HBV carrying drug-resistance mutations in chronically infected treatment-naive patients

Michele S Gomes-Gouvêa, Ariana C Ferreira, Rosangela Teixeira, José R Andrade, Adalgisa SP Ferreira, Lena MF Barros, Rosamar EF Rezende, Ana CS Santos Nastri, Andrea GB Leite, Leonora Z Piccoli, Josiane Galvan, Simone RSS Conde, Manoel CP Soares, Dimas A Kliemann, Dennis A Bertolini, Aline SO Kunyoshi, André C Lyra, Marcio K Oikawa, Luciano V de Araújo, Flair J Carrilho, Maria CJ Mendes-Corrêa, João R Rebello Pinho

Corresponding author name: Michele S Gomes-Gouvêa
Corresponding author e-mail: gomesmic@yahoo.com.br

Citation: Antiviral Therapy 2015; 20:387-395
doi: 10.3851/IMP2938

Date accepted: 02 October 2014
Date published online: 27 January 2015

Abstract

Background: Nucleoside/nucleotide analogue (NA) treatment causes selection pressure for HBV strains carrying mutations conferring NA resistance. Drug-resistance mutations occur in the reverse transcriptase (RT) region of the HBV polymerase gene and spontaneously arise during viral replication. These mutations can also alter the hepatitis B surface (HBs) protein and in some cases reduce binding to HBs antibodies. The spread of NA-resistant HBV may impact the efficacy of antiviral treatment and hepatitis B immunization programmes. In this study, we used direct sequencing to assess the occurrence of HBV carrying known mutations that confer NA resistance in the largest cohort of treatment-naive patients with chronic hepatitis B (CHB) to date.

Methods: HBV DNA samples isolated from 702 patients were sequenced and the RT region subjected to mutational analysis.

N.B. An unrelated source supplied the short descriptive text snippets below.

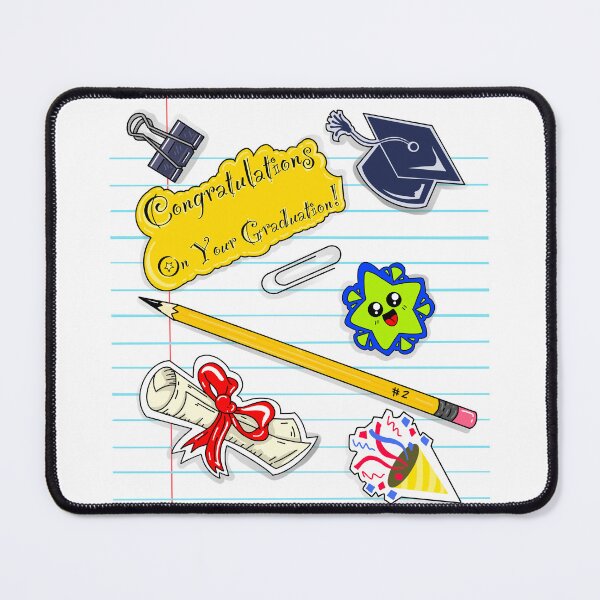 Item preview, Congratulations On Your Graduation Stickers  designed and sold by missmann.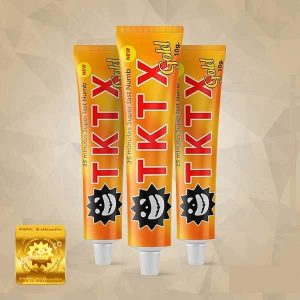 TKTX Gold - 3 pack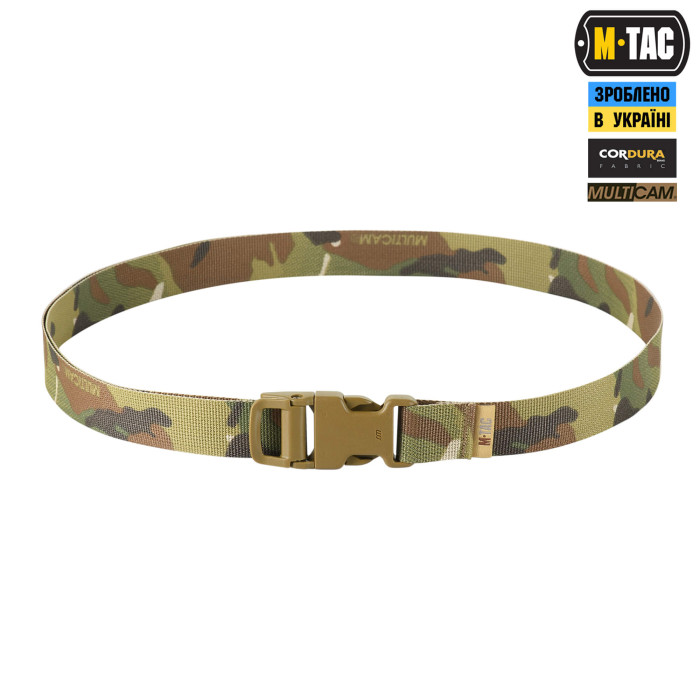 M-Tac ремінь утилітарний Gen.II Multicam 100
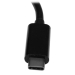 3 Port USB C Hub with Gigabit Ethernet and Power Delivery - USB-C to 3x USB-A - USB 3.0 Hub - Startech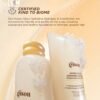 img_2792 Gisou HONEY GLOSS CERAMIDE THERAPY HYDRATING SHAMPOO 250 ml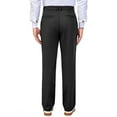 thumbnail image 3 of Little Donkey Andy Men's Lightweight Flat Front Dress Golf Pants with 5 Pockets, Stretch Casual Work Slacks, Classic Fit (Black S), 3 of 7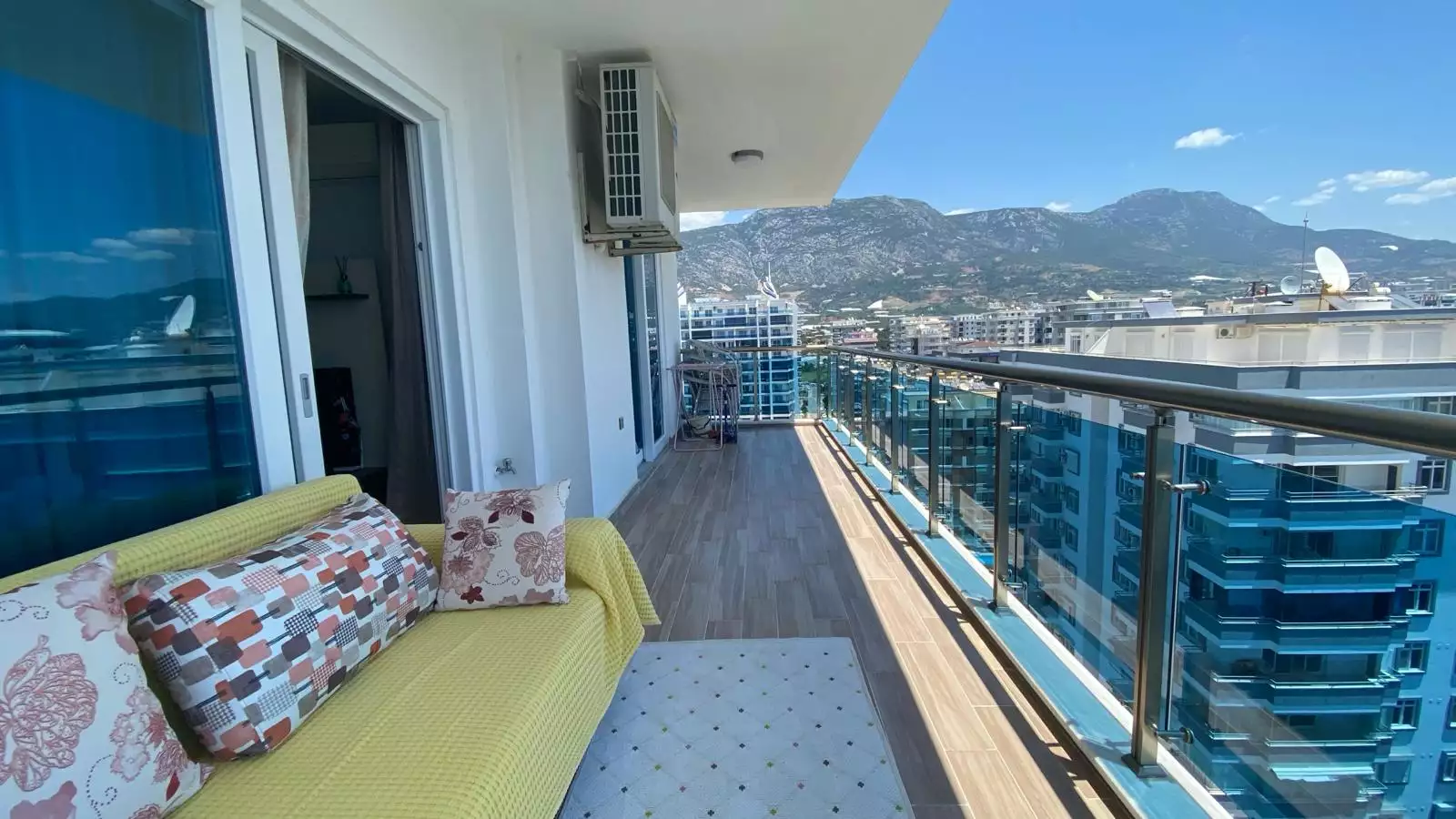 Flat 65m² in Turkey, Mahmutlar. Priced at 153000€ rent photo-12
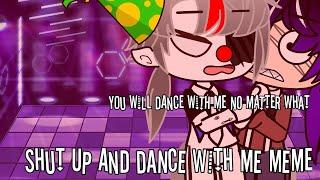 Shut up and dance with me meme Gacha club ft Mike Liz and Ennard. Original?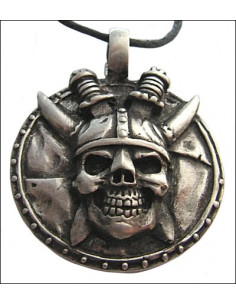 viking hoofd hanger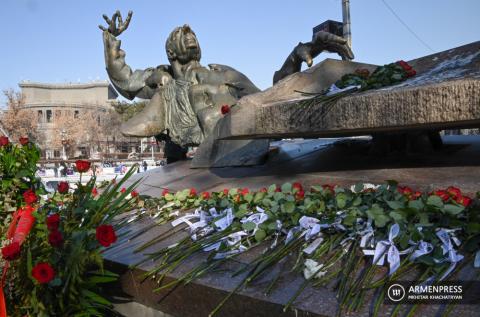 Երևանում կայացավ ԽՍՀՄ ժողովրդական արտիստ, 
պետական մրցանակների դափնեկիր Առնո Բաբաջանյանի 
100-ամյակին նվիրված միջոցառում 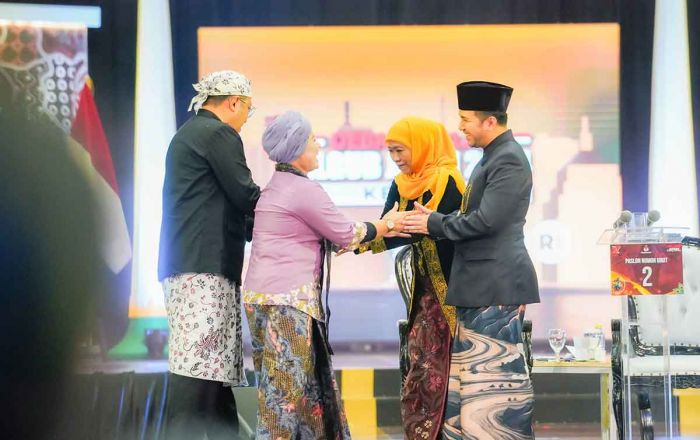 Dapat Ucapan Selamat dari Kompetitor Pilkada 2024, Khofifah Ucapkan Terima Kasih ke Luluk Hamidah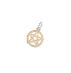 Zlatý přívěsek pentagram AU0129 - žluté zlato  - Šperky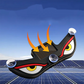 📢📢50% OFF !! ⏰🔋 Solar Powered Devil's Eye LED Car Warning Light🔥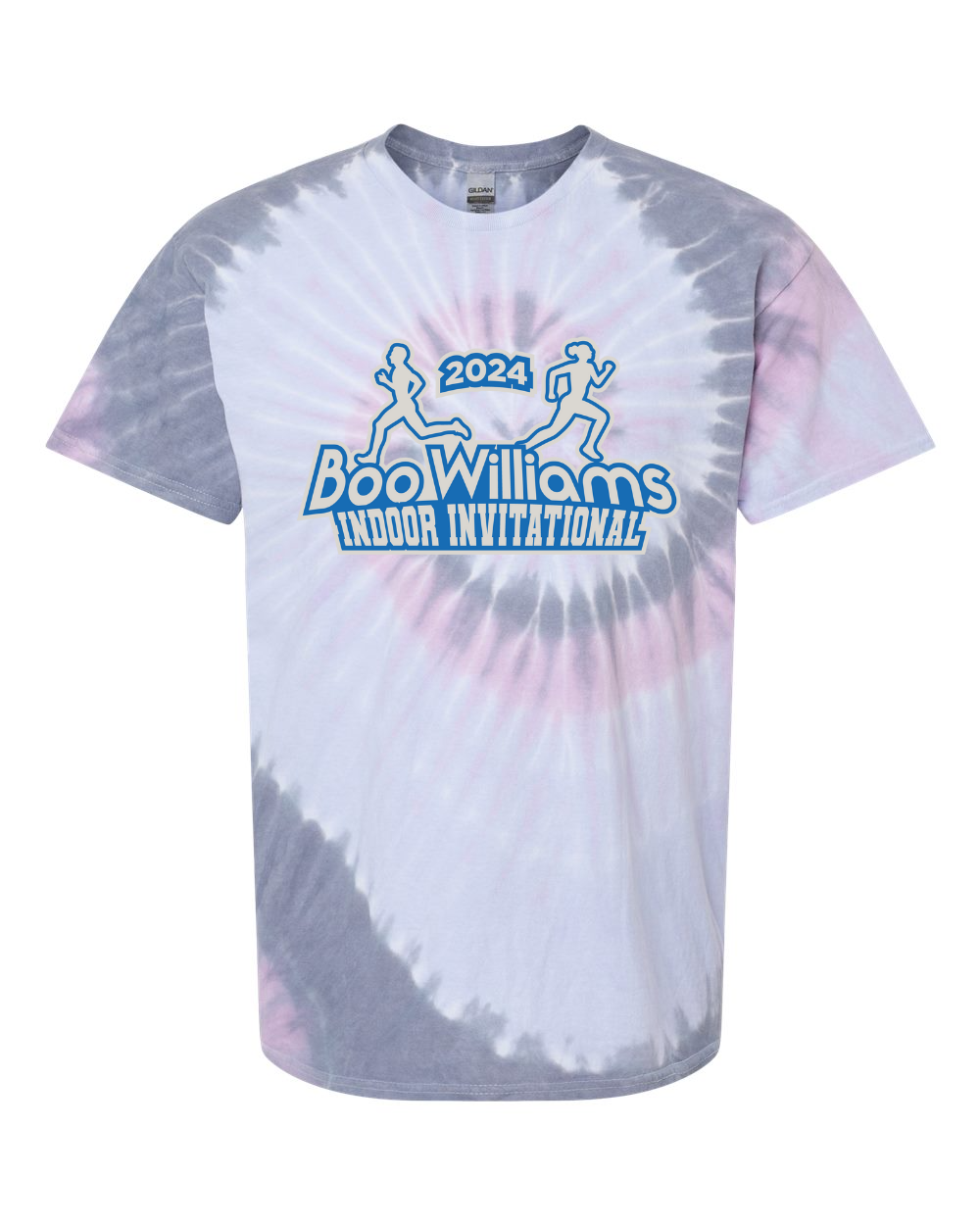 2024 Boo Williams Indoor Invitational Tie Dye Tee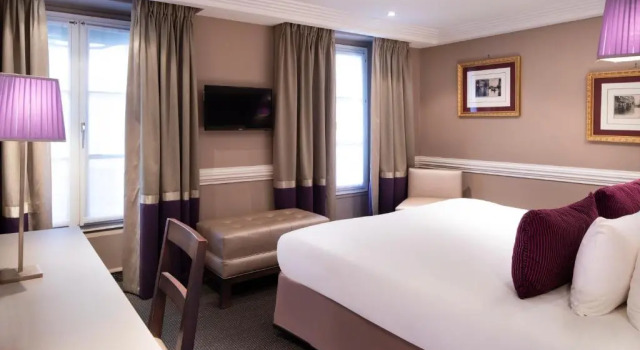 Двухместный номер Superior Elysées Hôtel
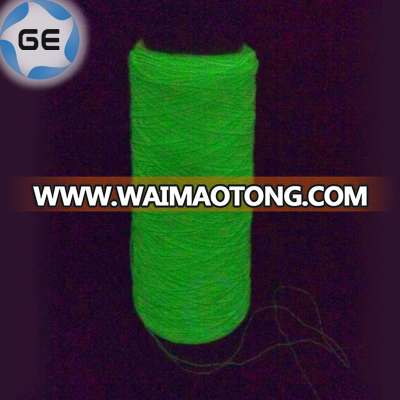 Luminous Elastic Thread Latex Rubber Covered Yarn Glow in The Dark Elastic Yarn for Sewing Knitting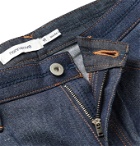 nonnative - Dweller Slim-Fit Selvedge Denim Jeans - Blue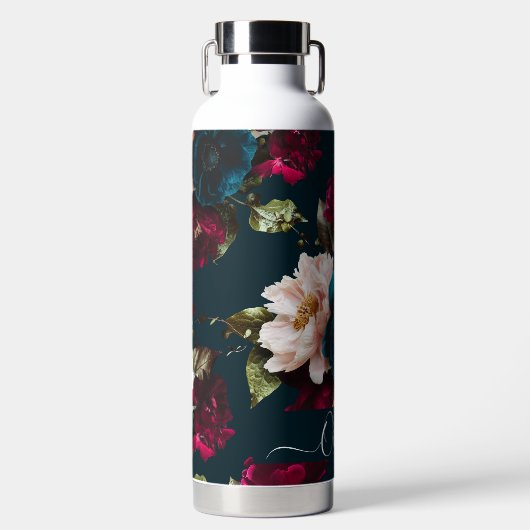 PixDezines Moody Botanical DIY Background Waterfles (Voorkant)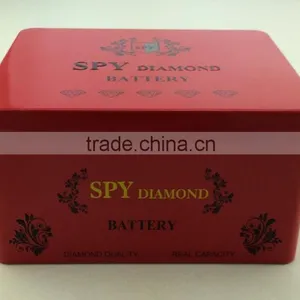 Good Quality SPY DIAMOND BATTERY Mobile Phones Tin Cans thumbnail-1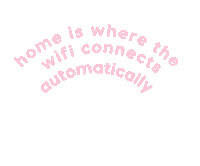 Home Sweet Home Sticker by Ardene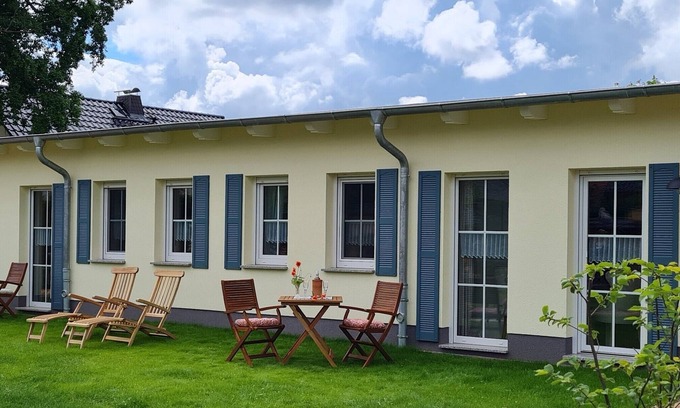 Vetschau/Spreewald Casa | Attractive semi-detached house in a good location near the Spreewald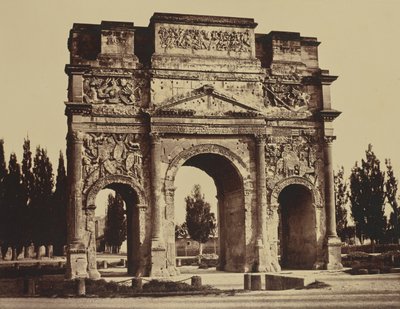 Narancs. Antik masni alkotó: Édouard Baldus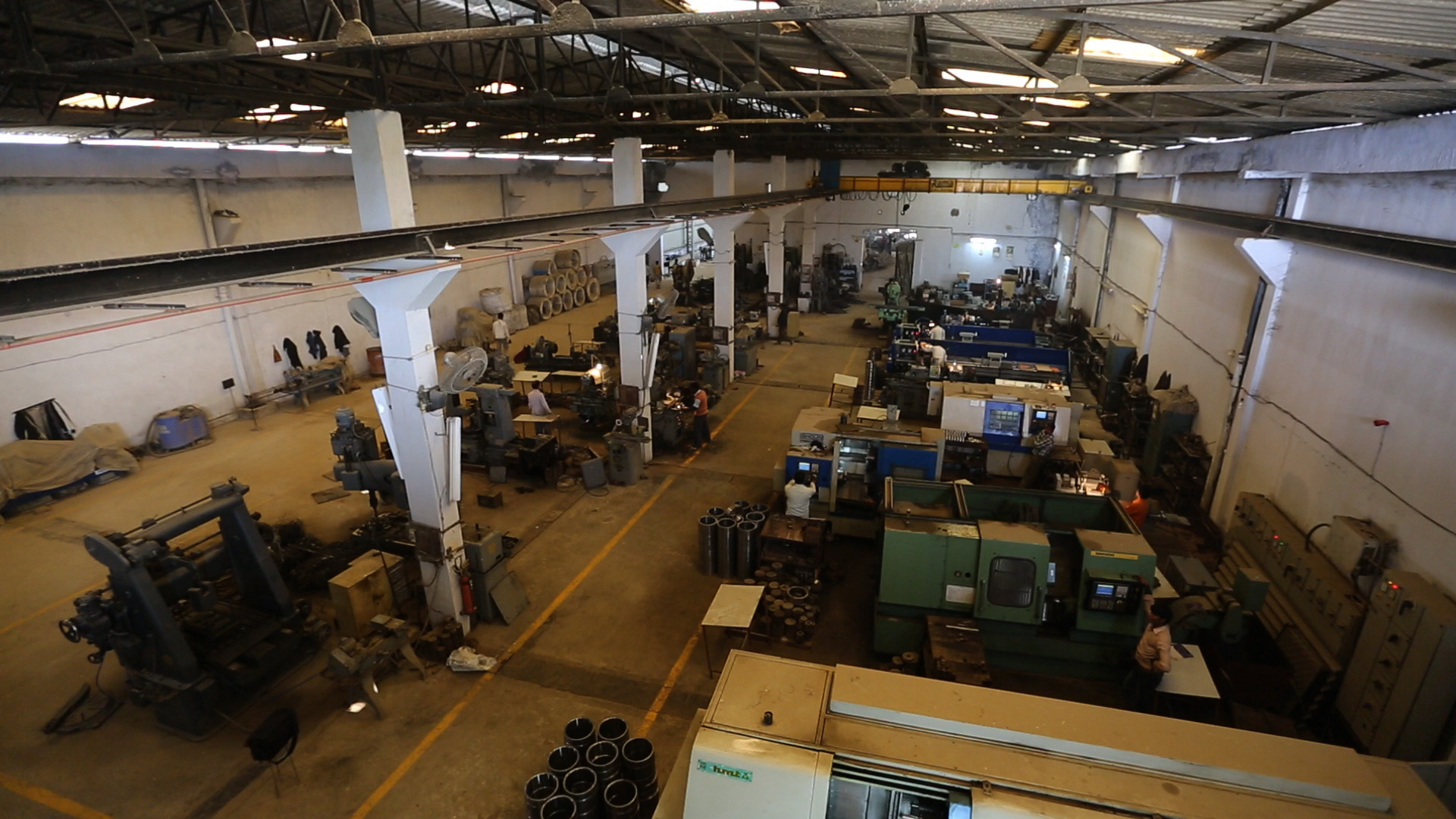 NIKE Energy manufacturing facility and production floor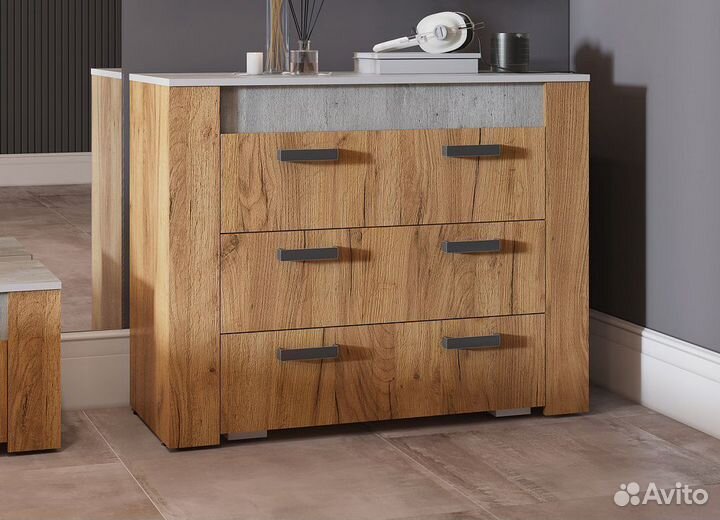 Комод в стиле лофт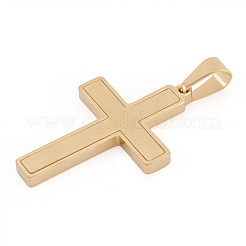 1Pc Brushed 304 Stainless Steel Pendants&nbsp;STAS-TADJ0001-07G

Results: There was high genetic variability among the HBV samples analysed: A1 (63.7%), D3 (14.5%), A2 (3.3%), A3 (0.1%), B1 (0.1%), B2 (0.1%), C2 (0.9%), D1 (0.9%), D2 (4.6%), D4 (5.1%), D unclassified subgenotype (0.7%), E (0.6%), F2a (4.6%), F4 (0.4%) and G (0.4%). HBV strains harbouring mutations conferring NA resistance alone or combined with compensatory mutations were identified in 1.6% (11/702) of the patients.

Conclusions: HBV strains harbouring resistance mutations can comprise the major population of HBV quasispecies in treatment-naive patients. In Brazil, there is a very low frequency of untreated patients who are infected with these strains. These findings suggest that the spread and natural selection of drug-resistant HBV is an uncommon event and/or most of these strains remain unstable in the absence of NA selective pressure.